Vergil a ajudou a se enxugar e a colocou na cama, tomando o lado dela em seguida e a abraçando:

—Eu vou morar na sua casa, desde que me deixe cuidar de você. - Ele falou ao ouvido dela que suspirou.

—Scarlet não vai gostar disso. - Agnes sorriu sem graça.

—Quem é essa pessoa?

—Minha empresária, assistente e namorada.

—Namorada...achei que gostasse de demônios. - Ele brincou a fazendo sorrir novamente.

—Depois que meu marido morreu eu não consegui me relacionar com homens. Já era difícil me relacionar com ele, por isso não tivemos filhos. Scarlet veio gerenciar a minha carreira solo, ficamos amigas bem próximas e acabamos nesse relacionamento. Não é algo oficial, nunca poderíamos oficializar, ela é casada e tem filhos, e eu devido a minha família.

—E você aceita isso?

—Ela passa mais tempo comigo do que com eles, então eu não ligo.

—Ela sabe de mim e do Nero?

—Do Nero sim, de você não totalmente. Mas se eu contar que você é o pai do Nero é provável que ela ligue os pontos…

—O que pretende fazer? - Ele a aconchegou mais em seus braços.
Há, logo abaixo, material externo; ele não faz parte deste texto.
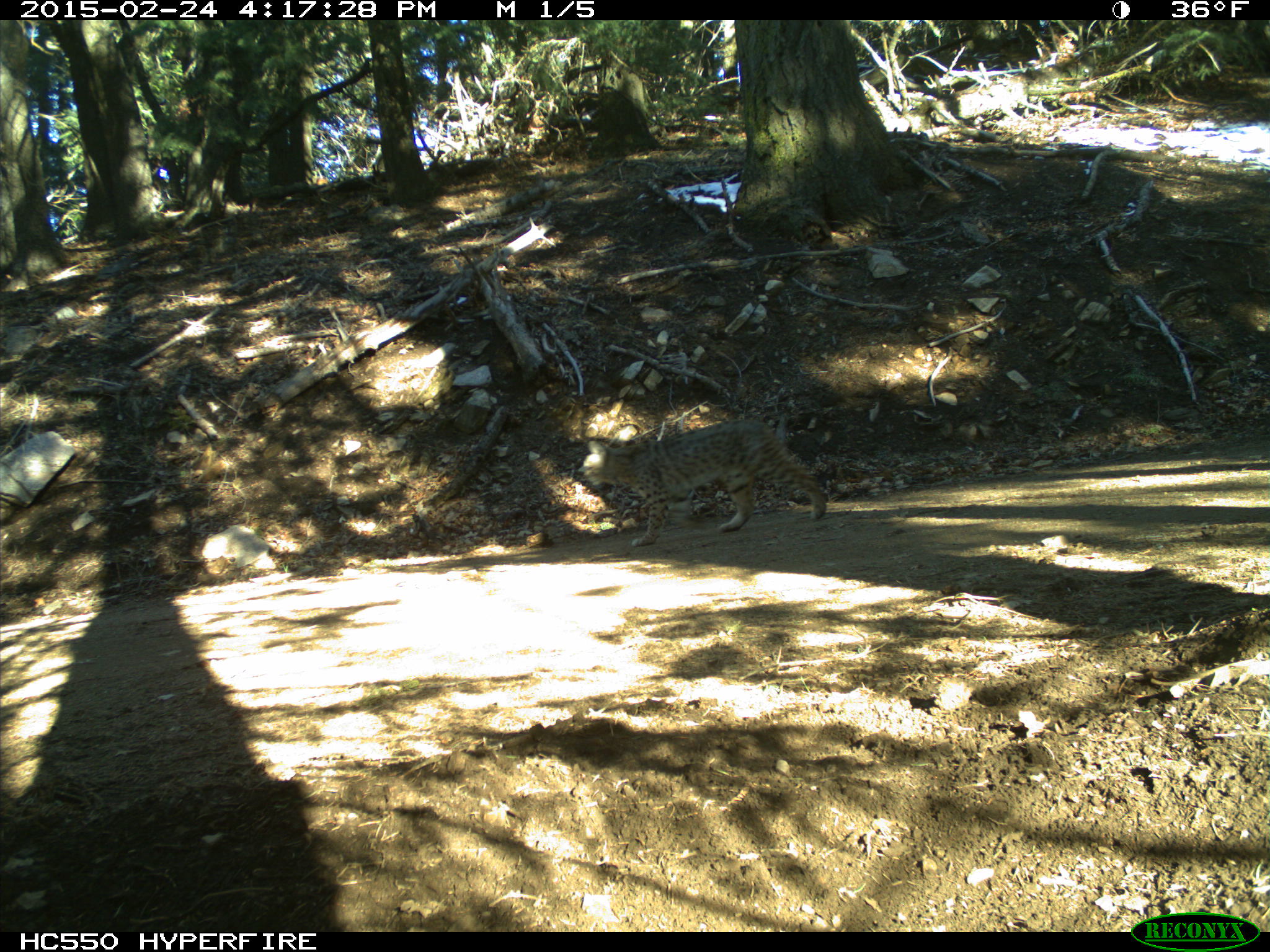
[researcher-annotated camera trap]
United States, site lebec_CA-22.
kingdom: Animalia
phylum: Chordata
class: Mammalia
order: Carnivora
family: Felidae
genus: Lynx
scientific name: Lynx rufus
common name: bobcat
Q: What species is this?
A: Lynx rufus (bobcat).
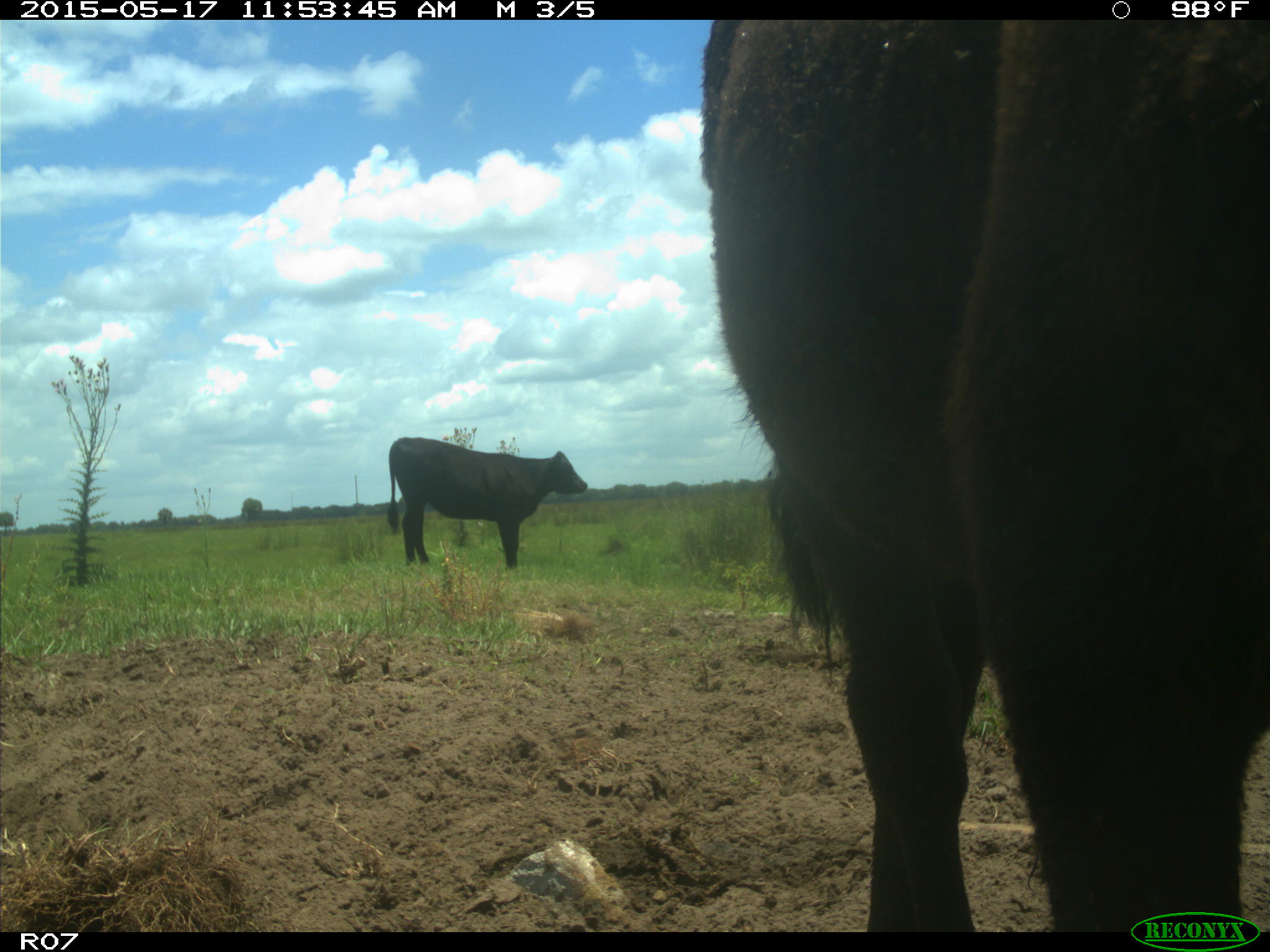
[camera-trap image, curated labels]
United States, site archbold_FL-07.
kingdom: Animalia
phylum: Chordata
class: Mammalia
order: Artiodactyla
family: Bovidae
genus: Bos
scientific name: Bos taurus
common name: domestic cow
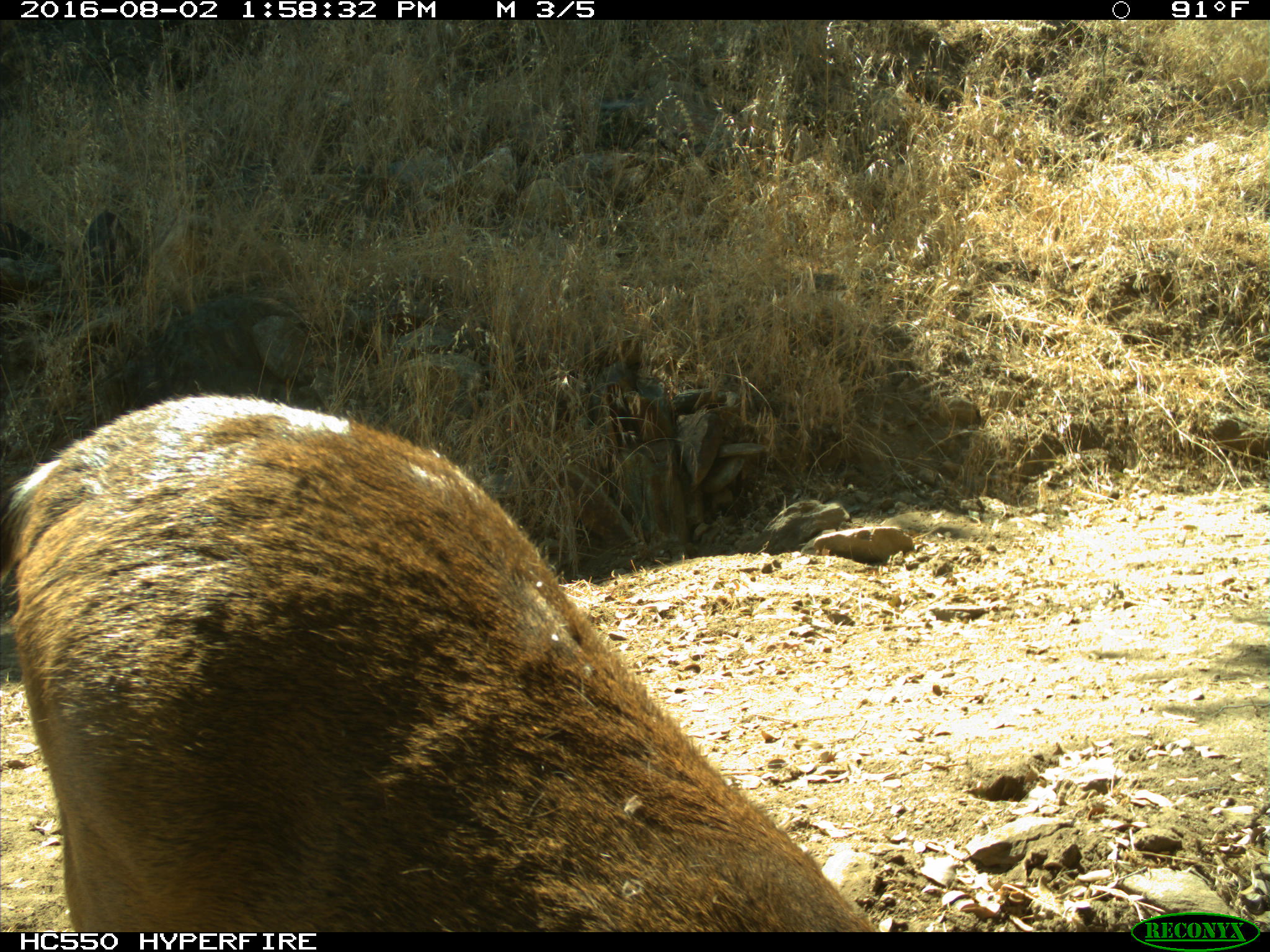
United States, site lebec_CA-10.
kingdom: Animalia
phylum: Chordata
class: Mammalia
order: Artiodactyla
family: Cervidae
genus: Odocoileus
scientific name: Odocoileus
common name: deer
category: unidentified deer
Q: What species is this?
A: Unidentified deer (deer) (Odocoileus).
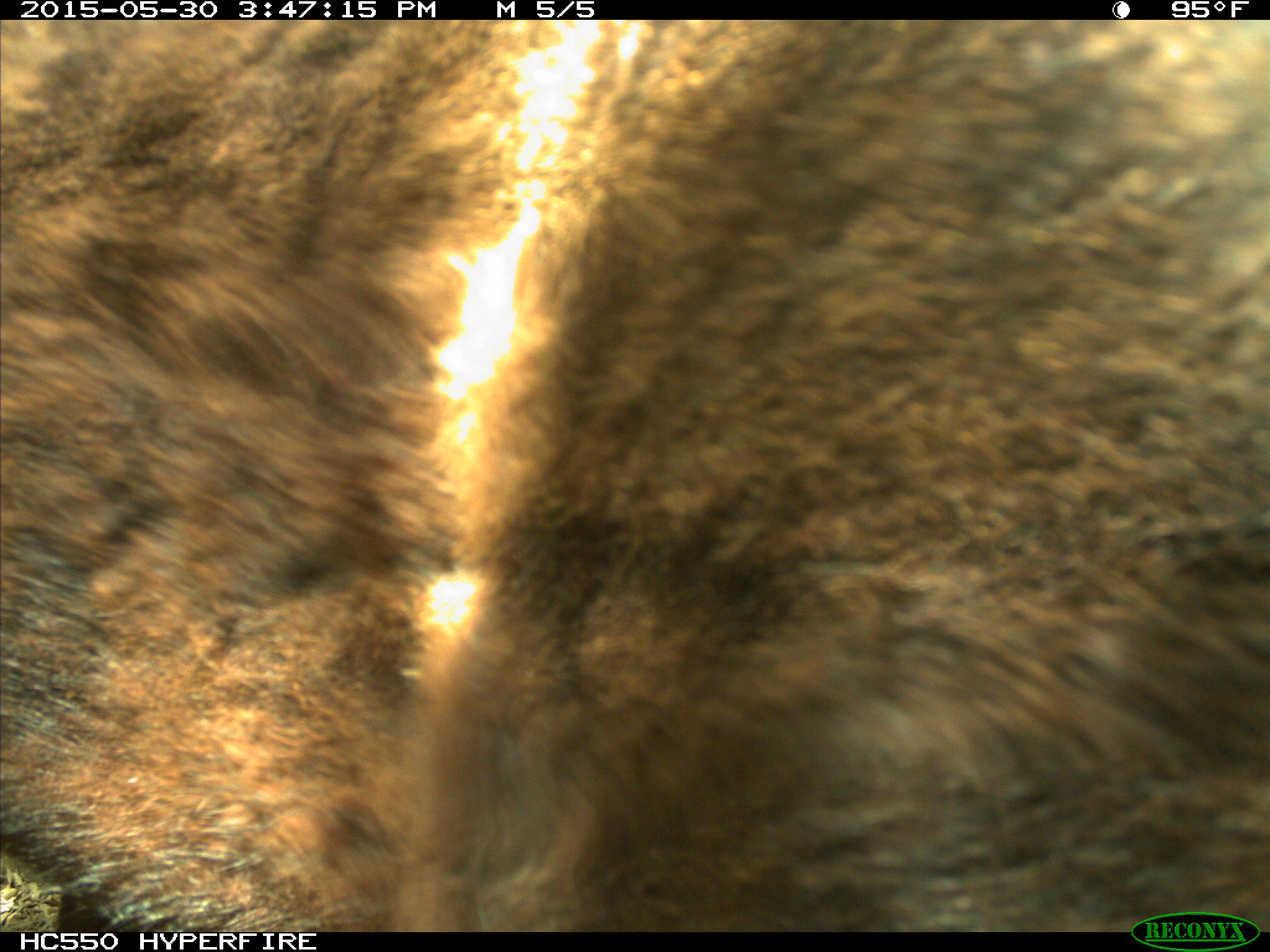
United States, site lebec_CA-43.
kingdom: Animalia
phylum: Chordata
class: Mammalia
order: Artiodactyla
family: Bovidae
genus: Bos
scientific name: Bos taurus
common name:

—Vou lançar o disco em que eu estava trabalhando, fazer os shows de promoção e pretendo me aposentar. Quero estar por perto quando o Nero resolver me presentear com netos.

—Eu quero estar com você quando isso ocorrer.

—Isso é algum tipo de pedido ou promessa? - Ela se ergueu para fitá - lo e Vergil se perdeu nos olhos dourados dela.

—Estou deixando claro que ficarei do seu lado e não sairei mais. Vou cuidar de você e do Nero.

—E nós vamos cuidar de você, seu babaca. - Ela sorriu iluminando todo o local.

Vergil sorriu de volta e a puxou para um leve beijo. O primeiro depois de mais de vinte anos separados, tendo apenas o amanhecer como testemunha daquele reencontro.